Hum Hered. 2000 Jul-Aug;50(4):234-6. doi: 10.1159/000022921.
A novel missense mutation was detected in the L12 region of keratin 5 (K5) in a Slovene family diagnosed with a Weber-Cockayne variant of epidermolysis bullosa simplex (EBS). Direct sequencing identified a heterozygous GAC to GAA substitution altering codon 328 of K5 from Asp to Glu in all affected family members, while no mutation was observed either in the healthy individual or the 50 unrelated control samples. Asp(328) of K5 (position 12 in the L12 domain) is remarkably conserved among all type II keratins. K5 L12:D12E is the third mutation found to affect this residue in K5-related EBS, indicating the importance of Asp(328) for K5 structure and the dramatic effect that fine changes can have on keratin intermediate filament integrity.

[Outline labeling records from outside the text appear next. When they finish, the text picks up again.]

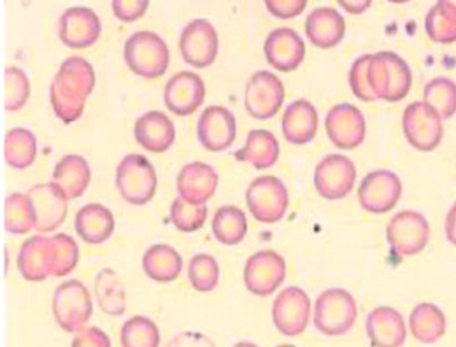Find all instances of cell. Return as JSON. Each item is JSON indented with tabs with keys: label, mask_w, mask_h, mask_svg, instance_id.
<instances>
[{
	"label": "cell",
	"mask_w": 456,
	"mask_h": 347,
	"mask_svg": "<svg viewBox=\"0 0 456 347\" xmlns=\"http://www.w3.org/2000/svg\"><path fill=\"white\" fill-rule=\"evenodd\" d=\"M94 88L95 70L88 60L81 57L63 60L50 88V101L55 115L67 125L77 121Z\"/></svg>",
	"instance_id": "obj_1"
},
{
	"label": "cell",
	"mask_w": 456,
	"mask_h": 347,
	"mask_svg": "<svg viewBox=\"0 0 456 347\" xmlns=\"http://www.w3.org/2000/svg\"><path fill=\"white\" fill-rule=\"evenodd\" d=\"M369 85L376 99L399 102L412 86V72L403 58L394 52H379L370 58Z\"/></svg>",
	"instance_id": "obj_2"
},
{
	"label": "cell",
	"mask_w": 456,
	"mask_h": 347,
	"mask_svg": "<svg viewBox=\"0 0 456 347\" xmlns=\"http://www.w3.org/2000/svg\"><path fill=\"white\" fill-rule=\"evenodd\" d=\"M123 57L134 74L146 79H157L167 72L171 52L159 34L141 30L126 39Z\"/></svg>",
	"instance_id": "obj_3"
},
{
	"label": "cell",
	"mask_w": 456,
	"mask_h": 347,
	"mask_svg": "<svg viewBox=\"0 0 456 347\" xmlns=\"http://www.w3.org/2000/svg\"><path fill=\"white\" fill-rule=\"evenodd\" d=\"M358 307L354 296L342 288L325 289L314 305V327L329 337L347 334L356 321Z\"/></svg>",
	"instance_id": "obj_4"
},
{
	"label": "cell",
	"mask_w": 456,
	"mask_h": 347,
	"mask_svg": "<svg viewBox=\"0 0 456 347\" xmlns=\"http://www.w3.org/2000/svg\"><path fill=\"white\" fill-rule=\"evenodd\" d=\"M159 177L153 164L142 155H126L116 167V188L132 206L148 204L157 191Z\"/></svg>",
	"instance_id": "obj_5"
},
{
	"label": "cell",
	"mask_w": 456,
	"mask_h": 347,
	"mask_svg": "<svg viewBox=\"0 0 456 347\" xmlns=\"http://www.w3.org/2000/svg\"><path fill=\"white\" fill-rule=\"evenodd\" d=\"M246 204L256 222L265 225L280 223L285 218L289 204L288 188L280 177H256L246 190Z\"/></svg>",
	"instance_id": "obj_6"
},
{
	"label": "cell",
	"mask_w": 456,
	"mask_h": 347,
	"mask_svg": "<svg viewBox=\"0 0 456 347\" xmlns=\"http://www.w3.org/2000/svg\"><path fill=\"white\" fill-rule=\"evenodd\" d=\"M94 314L92 296L88 288L70 279L61 283L53 295V316L58 327L69 334L81 332Z\"/></svg>",
	"instance_id": "obj_7"
},
{
	"label": "cell",
	"mask_w": 456,
	"mask_h": 347,
	"mask_svg": "<svg viewBox=\"0 0 456 347\" xmlns=\"http://www.w3.org/2000/svg\"><path fill=\"white\" fill-rule=\"evenodd\" d=\"M402 128L407 142L421 153L437 149L444 137L443 117L425 102H412L405 108Z\"/></svg>",
	"instance_id": "obj_8"
},
{
	"label": "cell",
	"mask_w": 456,
	"mask_h": 347,
	"mask_svg": "<svg viewBox=\"0 0 456 347\" xmlns=\"http://www.w3.org/2000/svg\"><path fill=\"white\" fill-rule=\"evenodd\" d=\"M285 102V85L281 79L269 72H255L244 90V108L255 119H271L281 109Z\"/></svg>",
	"instance_id": "obj_9"
},
{
	"label": "cell",
	"mask_w": 456,
	"mask_h": 347,
	"mask_svg": "<svg viewBox=\"0 0 456 347\" xmlns=\"http://www.w3.org/2000/svg\"><path fill=\"white\" fill-rule=\"evenodd\" d=\"M387 240L400 258L419 254L428 246L430 225L421 213L402 211L388 223Z\"/></svg>",
	"instance_id": "obj_10"
},
{
	"label": "cell",
	"mask_w": 456,
	"mask_h": 347,
	"mask_svg": "<svg viewBox=\"0 0 456 347\" xmlns=\"http://www.w3.org/2000/svg\"><path fill=\"white\" fill-rule=\"evenodd\" d=\"M218 50L220 39L211 21L197 18L183 28L179 37V52L188 65L195 69H206L215 63Z\"/></svg>",
	"instance_id": "obj_11"
},
{
	"label": "cell",
	"mask_w": 456,
	"mask_h": 347,
	"mask_svg": "<svg viewBox=\"0 0 456 347\" xmlns=\"http://www.w3.org/2000/svg\"><path fill=\"white\" fill-rule=\"evenodd\" d=\"M286 279L285 258L273 251L264 249L248 258L244 267V286L256 296H269L280 288Z\"/></svg>",
	"instance_id": "obj_12"
},
{
	"label": "cell",
	"mask_w": 456,
	"mask_h": 347,
	"mask_svg": "<svg viewBox=\"0 0 456 347\" xmlns=\"http://www.w3.org/2000/svg\"><path fill=\"white\" fill-rule=\"evenodd\" d=\"M402 181L392 171L369 173L358 186V202L362 209L372 214H385L399 204Z\"/></svg>",
	"instance_id": "obj_13"
},
{
	"label": "cell",
	"mask_w": 456,
	"mask_h": 347,
	"mask_svg": "<svg viewBox=\"0 0 456 347\" xmlns=\"http://www.w3.org/2000/svg\"><path fill=\"white\" fill-rule=\"evenodd\" d=\"M311 300L309 295L298 286L283 289L273 305V321L280 334L286 337L302 335L309 325Z\"/></svg>",
	"instance_id": "obj_14"
},
{
	"label": "cell",
	"mask_w": 456,
	"mask_h": 347,
	"mask_svg": "<svg viewBox=\"0 0 456 347\" xmlns=\"http://www.w3.org/2000/svg\"><path fill=\"white\" fill-rule=\"evenodd\" d=\"M356 167L344 155H329L314 169V188L327 200H341L351 193Z\"/></svg>",
	"instance_id": "obj_15"
},
{
	"label": "cell",
	"mask_w": 456,
	"mask_h": 347,
	"mask_svg": "<svg viewBox=\"0 0 456 347\" xmlns=\"http://www.w3.org/2000/svg\"><path fill=\"white\" fill-rule=\"evenodd\" d=\"M102 32L101 18L94 9L70 7L58 21L60 41L72 50H85L94 46Z\"/></svg>",
	"instance_id": "obj_16"
},
{
	"label": "cell",
	"mask_w": 456,
	"mask_h": 347,
	"mask_svg": "<svg viewBox=\"0 0 456 347\" xmlns=\"http://www.w3.org/2000/svg\"><path fill=\"white\" fill-rule=\"evenodd\" d=\"M237 135L235 116L224 106H209L197 123V137L204 149L222 153L232 146Z\"/></svg>",
	"instance_id": "obj_17"
},
{
	"label": "cell",
	"mask_w": 456,
	"mask_h": 347,
	"mask_svg": "<svg viewBox=\"0 0 456 347\" xmlns=\"http://www.w3.org/2000/svg\"><path fill=\"white\" fill-rule=\"evenodd\" d=\"M325 130L336 148L349 151L365 139V117L353 104H338L325 117Z\"/></svg>",
	"instance_id": "obj_18"
},
{
	"label": "cell",
	"mask_w": 456,
	"mask_h": 347,
	"mask_svg": "<svg viewBox=\"0 0 456 347\" xmlns=\"http://www.w3.org/2000/svg\"><path fill=\"white\" fill-rule=\"evenodd\" d=\"M27 195L34 207L36 230L39 233L57 230L67 218V195L55 182L32 186Z\"/></svg>",
	"instance_id": "obj_19"
},
{
	"label": "cell",
	"mask_w": 456,
	"mask_h": 347,
	"mask_svg": "<svg viewBox=\"0 0 456 347\" xmlns=\"http://www.w3.org/2000/svg\"><path fill=\"white\" fill-rule=\"evenodd\" d=\"M206 99V85L195 72L183 70L174 74L164 92L167 109L175 116L193 115Z\"/></svg>",
	"instance_id": "obj_20"
},
{
	"label": "cell",
	"mask_w": 456,
	"mask_h": 347,
	"mask_svg": "<svg viewBox=\"0 0 456 347\" xmlns=\"http://www.w3.org/2000/svg\"><path fill=\"white\" fill-rule=\"evenodd\" d=\"M220 175L218 173L202 162L186 164L175 179L177 195L193 204V206H206L218 190Z\"/></svg>",
	"instance_id": "obj_21"
},
{
	"label": "cell",
	"mask_w": 456,
	"mask_h": 347,
	"mask_svg": "<svg viewBox=\"0 0 456 347\" xmlns=\"http://www.w3.org/2000/svg\"><path fill=\"white\" fill-rule=\"evenodd\" d=\"M264 53L271 67L280 72L297 70L305 58V43L293 28L281 27L273 30L264 44Z\"/></svg>",
	"instance_id": "obj_22"
},
{
	"label": "cell",
	"mask_w": 456,
	"mask_h": 347,
	"mask_svg": "<svg viewBox=\"0 0 456 347\" xmlns=\"http://www.w3.org/2000/svg\"><path fill=\"white\" fill-rule=\"evenodd\" d=\"M134 135L141 148L150 153H166L175 141V126L162 111H148L134 125Z\"/></svg>",
	"instance_id": "obj_23"
},
{
	"label": "cell",
	"mask_w": 456,
	"mask_h": 347,
	"mask_svg": "<svg viewBox=\"0 0 456 347\" xmlns=\"http://www.w3.org/2000/svg\"><path fill=\"white\" fill-rule=\"evenodd\" d=\"M367 335L372 347H402L407 328L399 311L394 307H378L367 316Z\"/></svg>",
	"instance_id": "obj_24"
},
{
	"label": "cell",
	"mask_w": 456,
	"mask_h": 347,
	"mask_svg": "<svg viewBox=\"0 0 456 347\" xmlns=\"http://www.w3.org/2000/svg\"><path fill=\"white\" fill-rule=\"evenodd\" d=\"M305 36L320 50L336 48L346 36L344 16L332 7L314 9L305 20Z\"/></svg>",
	"instance_id": "obj_25"
},
{
	"label": "cell",
	"mask_w": 456,
	"mask_h": 347,
	"mask_svg": "<svg viewBox=\"0 0 456 347\" xmlns=\"http://www.w3.org/2000/svg\"><path fill=\"white\" fill-rule=\"evenodd\" d=\"M18 270L23 279L41 283L52 276L50 237L36 235L27 238L18 253Z\"/></svg>",
	"instance_id": "obj_26"
},
{
	"label": "cell",
	"mask_w": 456,
	"mask_h": 347,
	"mask_svg": "<svg viewBox=\"0 0 456 347\" xmlns=\"http://www.w3.org/2000/svg\"><path fill=\"white\" fill-rule=\"evenodd\" d=\"M281 128L286 141L297 146L309 144L318 132V111L316 108L305 101L298 99L286 108L281 119Z\"/></svg>",
	"instance_id": "obj_27"
},
{
	"label": "cell",
	"mask_w": 456,
	"mask_h": 347,
	"mask_svg": "<svg viewBox=\"0 0 456 347\" xmlns=\"http://www.w3.org/2000/svg\"><path fill=\"white\" fill-rule=\"evenodd\" d=\"M113 213L102 204H86L83 206L74 220V229L77 237L88 244H102L113 235Z\"/></svg>",
	"instance_id": "obj_28"
},
{
	"label": "cell",
	"mask_w": 456,
	"mask_h": 347,
	"mask_svg": "<svg viewBox=\"0 0 456 347\" xmlns=\"http://www.w3.org/2000/svg\"><path fill=\"white\" fill-rule=\"evenodd\" d=\"M235 158L239 162L251 164L258 171L274 167L280 158V142L269 130H251L244 146L235 151Z\"/></svg>",
	"instance_id": "obj_29"
},
{
	"label": "cell",
	"mask_w": 456,
	"mask_h": 347,
	"mask_svg": "<svg viewBox=\"0 0 456 347\" xmlns=\"http://www.w3.org/2000/svg\"><path fill=\"white\" fill-rule=\"evenodd\" d=\"M90 181V165L79 155H65L55 165L53 182L67 195L69 200L79 198L86 191Z\"/></svg>",
	"instance_id": "obj_30"
},
{
	"label": "cell",
	"mask_w": 456,
	"mask_h": 347,
	"mask_svg": "<svg viewBox=\"0 0 456 347\" xmlns=\"http://www.w3.org/2000/svg\"><path fill=\"white\" fill-rule=\"evenodd\" d=\"M409 327L416 341L421 344H436L446 334V316L436 303L423 302L412 309Z\"/></svg>",
	"instance_id": "obj_31"
},
{
	"label": "cell",
	"mask_w": 456,
	"mask_h": 347,
	"mask_svg": "<svg viewBox=\"0 0 456 347\" xmlns=\"http://www.w3.org/2000/svg\"><path fill=\"white\" fill-rule=\"evenodd\" d=\"M142 270L157 283H172L183 270V258L172 246L155 244L142 256Z\"/></svg>",
	"instance_id": "obj_32"
},
{
	"label": "cell",
	"mask_w": 456,
	"mask_h": 347,
	"mask_svg": "<svg viewBox=\"0 0 456 347\" xmlns=\"http://www.w3.org/2000/svg\"><path fill=\"white\" fill-rule=\"evenodd\" d=\"M37 157V139L27 128H12L5 135L4 158L9 167L23 171L28 169Z\"/></svg>",
	"instance_id": "obj_33"
},
{
	"label": "cell",
	"mask_w": 456,
	"mask_h": 347,
	"mask_svg": "<svg viewBox=\"0 0 456 347\" xmlns=\"http://www.w3.org/2000/svg\"><path fill=\"white\" fill-rule=\"evenodd\" d=\"M425 30L428 37L437 44L456 43V2L441 0L437 2L425 18Z\"/></svg>",
	"instance_id": "obj_34"
},
{
	"label": "cell",
	"mask_w": 456,
	"mask_h": 347,
	"mask_svg": "<svg viewBox=\"0 0 456 347\" xmlns=\"http://www.w3.org/2000/svg\"><path fill=\"white\" fill-rule=\"evenodd\" d=\"M211 229L218 242L225 246H235L246 238L248 220L244 211L237 206H224L215 213Z\"/></svg>",
	"instance_id": "obj_35"
},
{
	"label": "cell",
	"mask_w": 456,
	"mask_h": 347,
	"mask_svg": "<svg viewBox=\"0 0 456 347\" xmlns=\"http://www.w3.org/2000/svg\"><path fill=\"white\" fill-rule=\"evenodd\" d=\"M95 298L102 312L110 316H121L125 312L126 296L119 276L113 269H104L95 278Z\"/></svg>",
	"instance_id": "obj_36"
},
{
	"label": "cell",
	"mask_w": 456,
	"mask_h": 347,
	"mask_svg": "<svg viewBox=\"0 0 456 347\" xmlns=\"http://www.w3.org/2000/svg\"><path fill=\"white\" fill-rule=\"evenodd\" d=\"M4 225L12 235H27L36 229V214L27 193H11L5 198Z\"/></svg>",
	"instance_id": "obj_37"
},
{
	"label": "cell",
	"mask_w": 456,
	"mask_h": 347,
	"mask_svg": "<svg viewBox=\"0 0 456 347\" xmlns=\"http://www.w3.org/2000/svg\"><path fill=\"white\" fill-rule=\"evenodd\" d=\"M423 102L428 104L443 119L456 113V83L450 77H436L423 90Z\"/></svg>",
	"instance_id": "obj_38"
},
{
	"label": "cell",
	"mask_w": 456,
	"mask_h": 347,
	"mask_svg": "<svg viewBox=\"0 0 456 347\" xmlns=\"http://www.w3.org/2000/svg\"><path fill=\"white\" fill-rule=\"evenodd\" d=\"M121 347H159L160 330L146 316H134L121 327Z\"/></svg>",
	"instance_id": "obj_39"
},
{
	"label": "cell",
	"mask_w": 456,
	"mask_h": 347,
	"mask_svg": "<svg viewBox=\"0 0 456 347\" xmlns=\"http://www.w3.org/2000/svg\"><path fill=\"white\" fill-rule=\"evenodd\" d=\"M50 254H52V276H69L79 262V247L76 240L67 233H57L50 237Z\"/></svg>",
	"instance_id": "obj_40"
},
{
	"label": "cell",
	"mask_w": 456,
	"mask_h": 347,
	"mask_svg": "<svg viewBox=\"0 0 456 347\" xmlns=\"http://www.w3.org/2000/svg\"><path fill=\"white\" fill-rule=\"evenodd\" d=\"M188 279L200 293H209L220 283V265L211 254H195L188 265Z\"/></svg>",
	"instance_id": "obj_41"
},
{
	"label": "cell",
	"mask_w": 456,
	"mask_h": 347,
	"mask_svg": "<svg viewBox=\"0 0 456 347\" xmlns=\"http://www.w3.org/2000/svg\"><path fill=\"white\" fill-rule=\"evenodd\" d=\"M4 79H5L4 108L7 113H16L27 104V101L30 97L28 76L18 67H7L4 72Z\"/></svg>",
	"instance_id": "obj_42"
},
{
	"label": "cell",
	"mask_w": 456,
	"mask_h": 347,
	"mask_svg": "<svg viewBox=\"0 0 456 347\" xmlns=\"http://www.w3.org/2000/svg\"><path fill=\"white\" fill-rule=\"evenodd\" d=\"M208 220L206 206H193L181 197H177L171 206L172 225L179 231L191 233L200 230Z\"/></svg>",
	"instance_id": "obj_43"
},
{
	"label": "cell",
	"mask_w": 456,
	"mask_h": 347,
	"mask_svg": "<svg viewBox=\"0 0 456 347\" xmlns=\"http://www.w3.org/2000/svg\"><path fill=\"white\" fill-rule=\"evenodd\" d=\"M370 58L372 55H363V57L356 58L349 69V86L351 92L354 93L356 99L363 101V102H372L378 101L376 95L370 90L369 85V65H370Z\"/></svg>",
	"instance_id": "obj_44"
},
{
	"label": "cell",
	"mask_w": 456,
	"mask_h": 347,
	"mask_svg": "<svg viewBox=\"0 0 456 347\" xmlns=\"http://www.w3.org/2000/svg\"><path fill=\"white\" fill-rule=\"evenodd\" d=\"M148 7H150L148 0H114L113 2L114 16L125 23H132L142 18Z\"/></svg>",
	"instance_id": "obj_45"
},
{
	"label": "cell",
	"mask_w": 456,
	"mask_h": 347,
	"mask_svg": "<svg viewBox=\"0 0 456 347\" xmlns=\"http://www.w3.org/2000/svg\"><path fill=\"white\" fill-rule=\"evenodd\" d=\"M70 347H111V339L101 328L90 327L76 334Z\"/></svg>",
	"instance_id": "obj_46"
},
{
	"label": "cell",
	"mask_w": 456,
	"mask_h": 347,
	"mask_svg": "<svg viewBox=\"0 0 456 347\" xmlns=\"http://www.w3.org/2000/svg\"><path fill=\"white\" fill-rule=\"evenodd\" d=\"M265 5L274 16L288 20V18L298 16L307 7V2L305 0H269L265 2Z\"/></svg>",
	"instance_id": "obj_47"
},
{
	"label": "cell",
	"mask_w": 456,
	"mask_h": 347,
	"mask_svg": "<svg viewBox=\"0 0 456 347\" xmlns=\"http://www.w3.org/2000/svg\"><path fill=\"white\" fill-rule=\"evenodd\" d=\"M167 347H215L213 341L204 334L197 332H184L172 339Z\"/></svg>",
	"instance_id": "obj_48"
},
{
	"label": "cell",
	"mask_w": 456,
	"mask_h": 347,
	"mask_svg": "<svg viewBox=\"0 0 456 347\" xmlns=\"http://www.w3.org/2000/svg\"><path fill=\"white\" fill-rule=\"evenodd\" d=\"M339 5L351 14H362L372 5V2H369V0H341Z\"/></svg>",
	"instance_id": "obj_49"
},
{
	"label": "cell",
	"mask_w": 456,
	"mask_h": 347,
	"mask_svg": "<svg viewBox=\"0 0 456 347\" xmlns=\"http://www.w3.org/2000/svg\"><path fill=\"white\" fill-rule=\"evenodd\" d=\"M446 237L453 246H456V204H453L446 216Z\"/></svg>",
	"instance_id": "obj_50"
},
{
	"label": "cell",
	"mask_w": 456,
	"mask_h": 347,
	"mask_svg": "<svg viewBox=\"0 0 456 347\" xmlns=\"http://www.w3.org/2000/svg\"><path fill=\"white\" fill-rule=\"evenodd\" d=\"M233 347H258L256 344H251V343H239V344H235Z\"/></svg>",
	"instance_id": "obj_51"
},
{
	"label": "cell",
	"mask_w": 456,
	"mask_h": 347,
	"mask_svg": "<svg viewBox=\"0 0 456 347\" xmlns=\"http://www.w3.org/2000/svg\"><path fill=\"white\" fill-rule=\"evenodd\" d=\"M278 347H295V346H291V344H281V346H278Z\"/></svg>",
	"instance_id": "obj_52"
}]
</instances>
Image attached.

在一个被诊断患有单纯性大疱性表皮松解症(EBS)的Weber-Cockayne变异型的斯洛文尼亚家族中,在角蛋白5(K5)的L12区域检测到一种新的错义突变。直接测序确定,在所有受影响的家庭成员中,存在一个从GAC到GAA的杂合子替换,导致K5的第328位密码子从Asp变为Glu,而在健康个体或50个无关对照样本中均未观察到突变。K5的Asp(328)(L12结构域中的第12位)在所有II型角蛋白中高度保守。K5 L12:D12E是在与K5相关的EBS中发现的影响该残基的第三个突变,表明Asp(328)对K5结构的重要性以及微小变化对角蛋白中间丝完整性可能产生的显著影响。